Smart Physical Training in Virtual Reality

A new system in a virtual training room is helping users practice and improve sports exercises and other motor activities: six research groups from the Cluster of Excellence Cognitive Interaction Technology (CITEC) at Bielefeld University are working on the ICSPACE project to develop this virtual coaching space. CITEC is funding this large-scale research project with 1.6 million Euro and it will run until 2017. During a project presentation the researchers showcased what their system is capable of. Using the example of a squat exercise, they presented the new technology, which will help not only athletes, but also physical rehabilitation patients learn movement exercises and correct their mistakes.
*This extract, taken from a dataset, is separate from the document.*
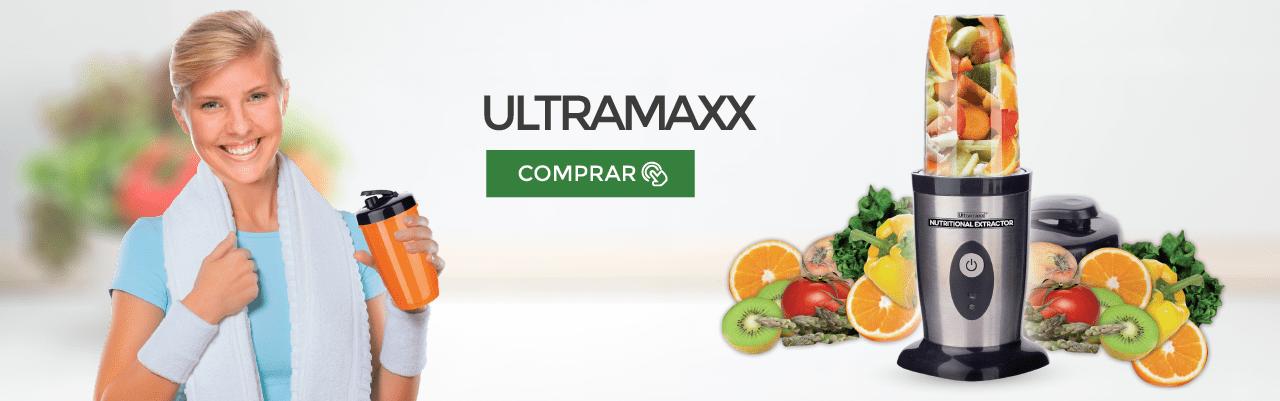 Ultramaxx Enero 2020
In a new "research_TV" report from Bielefeld University, the coordinators of the project also explain how their new system works.
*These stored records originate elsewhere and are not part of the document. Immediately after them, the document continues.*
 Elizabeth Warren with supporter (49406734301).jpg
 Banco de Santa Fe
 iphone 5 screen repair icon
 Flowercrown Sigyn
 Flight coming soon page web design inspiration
CITEC creates new technologies that provide people with intuitive assistance. In order to investigate how such assistance could work when it comes to learning and coaching physical exercises, researchers at the Cluster of Excellence CITEC developed the intelligent coaching space (ICSPACE) system. Here, the researchers are using a construction with two projection walls (front and floor) to simulate a computer-generated virtual environment. Participants wear a pair of stereoscopic glasses, similar to 3-D glasses worn at the movie theater. The main difference here is that the image is precisely adjusted based on the position and viewing direction of the user, which creates the impression of really being in the gym and the coach standing right in front of you. Each test subject is outfitted with reflective markers that are tracked by infrared cameras. This allows the system to precisely track the person’s movements.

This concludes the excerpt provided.